The lexical space of IDREFS is the whitespace separated list of NCName. Just as for ID and IDREF, W3C XML Schema adds the constraint that each of the values must match an ID defined in the same document. RELAX NG makes this behavior optional for RELAX NG processors supporting the W3C XML Schema type library without supporting the DTD compatibility feature.

ENTITY

The lexical space of ENTITY is the same as the lexical space of NCName. Also provided for compatibility with XML 1.0 DTDs, an ENTITY value and must match an unparsed entity defined in a DTD.

ENTITIES

The lexical and value spaces of ENTITIES is the whitespace separated list of ENTITY.

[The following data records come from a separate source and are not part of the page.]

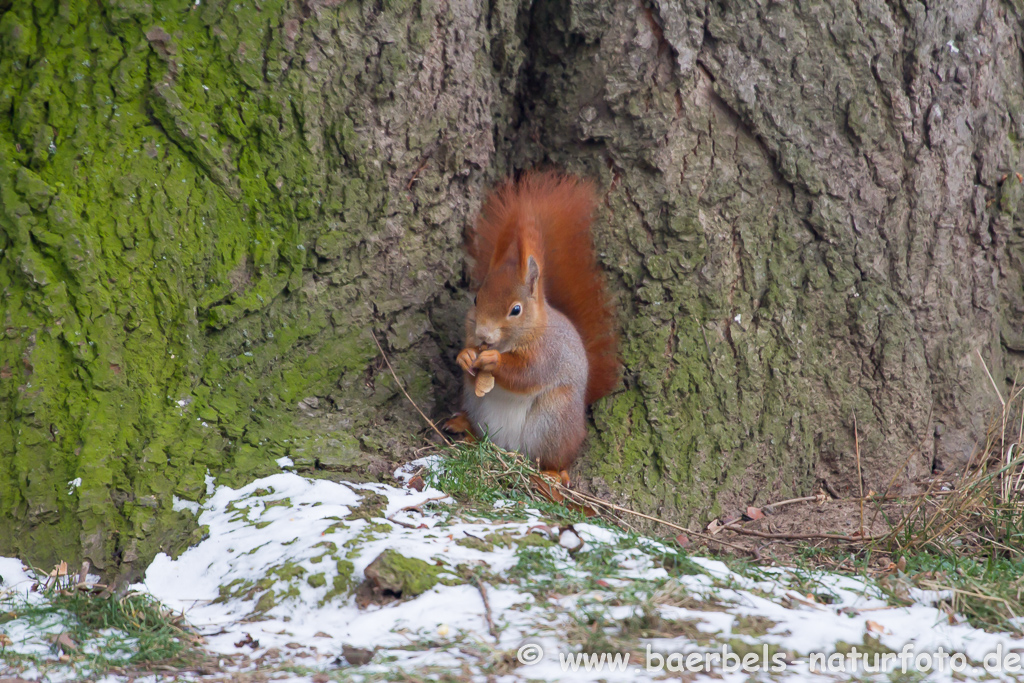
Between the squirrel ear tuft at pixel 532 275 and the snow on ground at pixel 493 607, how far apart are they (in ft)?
2.53

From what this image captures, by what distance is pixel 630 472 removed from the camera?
2.51 meters

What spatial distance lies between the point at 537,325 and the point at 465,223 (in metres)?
0.38

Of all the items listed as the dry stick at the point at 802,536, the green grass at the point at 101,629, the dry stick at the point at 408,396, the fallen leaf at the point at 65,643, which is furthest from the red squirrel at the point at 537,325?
the fallen leaf at the point at 65,643

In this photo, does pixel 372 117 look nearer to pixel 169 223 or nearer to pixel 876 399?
pixel 169 223

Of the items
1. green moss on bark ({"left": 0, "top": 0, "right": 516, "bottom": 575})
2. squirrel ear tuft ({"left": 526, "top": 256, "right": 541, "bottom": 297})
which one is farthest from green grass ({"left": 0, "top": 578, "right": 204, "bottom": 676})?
squirrel ear tuft ({"left": 526, "top": 256, "right": 541, "bottom": 297})

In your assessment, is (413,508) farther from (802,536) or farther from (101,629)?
(802,536)

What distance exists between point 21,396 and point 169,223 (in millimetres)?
516

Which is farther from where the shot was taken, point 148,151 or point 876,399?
point 876,399

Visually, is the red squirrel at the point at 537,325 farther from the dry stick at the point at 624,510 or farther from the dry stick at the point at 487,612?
the dry stick at the point at 487,612

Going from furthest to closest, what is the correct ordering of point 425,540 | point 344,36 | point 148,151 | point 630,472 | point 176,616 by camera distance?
point 630,472 → point 344,36 → point 148,151 → point 425,540 → point 176,616

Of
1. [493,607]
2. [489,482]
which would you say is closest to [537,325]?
[489,482]

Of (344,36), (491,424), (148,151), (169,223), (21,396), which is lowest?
(491,424)

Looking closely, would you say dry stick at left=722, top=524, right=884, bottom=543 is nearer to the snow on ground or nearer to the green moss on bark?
the snow on ground

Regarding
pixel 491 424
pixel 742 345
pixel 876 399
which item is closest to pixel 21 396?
pixel 491 424
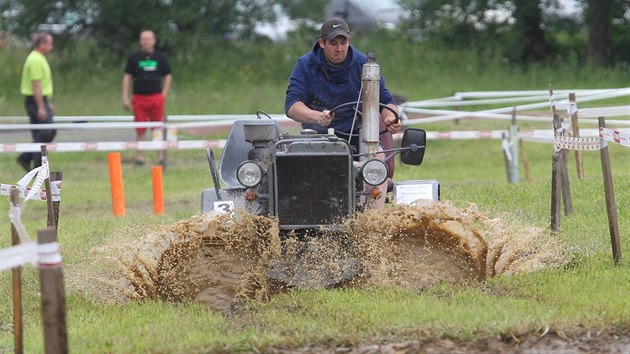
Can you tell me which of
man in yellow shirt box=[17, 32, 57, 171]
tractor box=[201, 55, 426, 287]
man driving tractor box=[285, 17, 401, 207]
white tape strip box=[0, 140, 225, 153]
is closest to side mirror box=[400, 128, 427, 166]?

Up to now, we have only briefly mentioned XML namespaces. We will focus on them in Chapter 11: Namespaces but we need to use some of their concepts right now. If you're not familiar with namespaces, you would probably be safe skipping this section: you can be quite sure that you don't need qualified names quite yet. Even if you are a XML namespace guru, I wouldn't recommend you to use them with what I consider poor practice.

What we're talking about here is different from using qualified names for element and attribute names. Using qualified names for element and attribute names is required by the recommendation "Namespaces in XML 1.0" and there isn't much debate left on the subject. Here, we are speaking of using qualified names in element or attribute values--this is much more controversial since it's creating a dependency between markup and its content.

Because of this dependency, you cannot consider a qualified name as string datatype since its prefix is only a shortcut to the associated namespace URI. The value space of a qualified name is thus not what we see, but a tuple, two things combines, as a triple, composed of the associated namespace URI (replacing the prefix) and its local part (i.e. what is after the prefix and the colon).

For instance, if the xs prefix has been associated with the namespace URI http://www.w3.org/2001/XMLSchema, a qualified name (QName) xsd:language would thus have a value which is the tuple { http://www.w3.org/2001/XMLSchema, language}. It can be considered equal to a QName foo:language if the prefix foo has been associated with http://www.w3.org/2001/XMLSchema or language if http://www.w3.org/2001/XMLSchema has been defined as the default namespace.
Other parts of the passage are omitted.